● What this task involves:
List, from the lines below, each one with "genus" in it.

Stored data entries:
● ● ●

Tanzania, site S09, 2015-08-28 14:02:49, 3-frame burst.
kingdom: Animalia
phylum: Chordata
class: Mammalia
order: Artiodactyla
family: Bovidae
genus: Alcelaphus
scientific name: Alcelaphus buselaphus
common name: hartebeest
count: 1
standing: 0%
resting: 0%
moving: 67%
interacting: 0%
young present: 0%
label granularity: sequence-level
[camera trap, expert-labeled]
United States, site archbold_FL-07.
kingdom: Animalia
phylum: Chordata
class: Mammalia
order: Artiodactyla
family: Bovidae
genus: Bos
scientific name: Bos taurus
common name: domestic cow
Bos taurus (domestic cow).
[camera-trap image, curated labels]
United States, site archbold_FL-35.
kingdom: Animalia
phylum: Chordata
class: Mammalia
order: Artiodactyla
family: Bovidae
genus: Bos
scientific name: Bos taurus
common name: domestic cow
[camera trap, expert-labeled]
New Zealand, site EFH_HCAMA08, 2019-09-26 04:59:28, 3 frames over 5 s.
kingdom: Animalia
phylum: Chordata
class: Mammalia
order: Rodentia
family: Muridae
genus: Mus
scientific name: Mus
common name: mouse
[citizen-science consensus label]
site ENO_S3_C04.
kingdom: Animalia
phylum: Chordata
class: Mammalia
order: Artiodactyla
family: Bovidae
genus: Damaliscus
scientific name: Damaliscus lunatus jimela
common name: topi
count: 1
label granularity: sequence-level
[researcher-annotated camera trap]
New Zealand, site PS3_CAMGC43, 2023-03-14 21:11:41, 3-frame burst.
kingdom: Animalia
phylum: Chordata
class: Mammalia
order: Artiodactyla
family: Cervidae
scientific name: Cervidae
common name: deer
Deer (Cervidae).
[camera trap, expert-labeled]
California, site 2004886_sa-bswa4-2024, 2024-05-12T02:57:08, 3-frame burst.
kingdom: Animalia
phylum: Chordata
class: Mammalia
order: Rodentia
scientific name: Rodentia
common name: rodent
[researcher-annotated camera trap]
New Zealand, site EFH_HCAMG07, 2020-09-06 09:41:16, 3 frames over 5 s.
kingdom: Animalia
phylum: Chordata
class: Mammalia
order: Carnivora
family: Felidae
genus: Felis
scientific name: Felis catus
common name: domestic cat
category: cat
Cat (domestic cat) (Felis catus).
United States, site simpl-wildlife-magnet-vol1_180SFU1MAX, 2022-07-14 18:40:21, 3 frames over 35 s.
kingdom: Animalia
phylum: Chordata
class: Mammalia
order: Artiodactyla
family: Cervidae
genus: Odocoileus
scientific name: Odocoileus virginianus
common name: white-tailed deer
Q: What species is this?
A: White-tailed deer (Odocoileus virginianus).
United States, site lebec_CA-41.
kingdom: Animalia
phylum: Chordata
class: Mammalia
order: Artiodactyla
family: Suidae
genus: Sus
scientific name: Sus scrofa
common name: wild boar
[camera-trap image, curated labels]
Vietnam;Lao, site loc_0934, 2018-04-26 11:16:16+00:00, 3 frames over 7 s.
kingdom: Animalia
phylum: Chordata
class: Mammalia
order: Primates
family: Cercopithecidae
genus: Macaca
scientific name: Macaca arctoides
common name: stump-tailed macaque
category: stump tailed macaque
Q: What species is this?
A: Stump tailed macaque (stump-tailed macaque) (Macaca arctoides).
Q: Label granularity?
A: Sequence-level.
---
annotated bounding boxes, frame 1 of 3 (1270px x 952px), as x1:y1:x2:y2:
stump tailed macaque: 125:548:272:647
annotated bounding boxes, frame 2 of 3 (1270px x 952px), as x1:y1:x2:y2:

● ● ●

● Output for this exercise:
genus: Alcelaphus
genus: Bos
genus: Bos
genus: Mus
genus: Damaliscus
genus: Felis
genus: Odocoileus
genus: Sus
genus: Macaca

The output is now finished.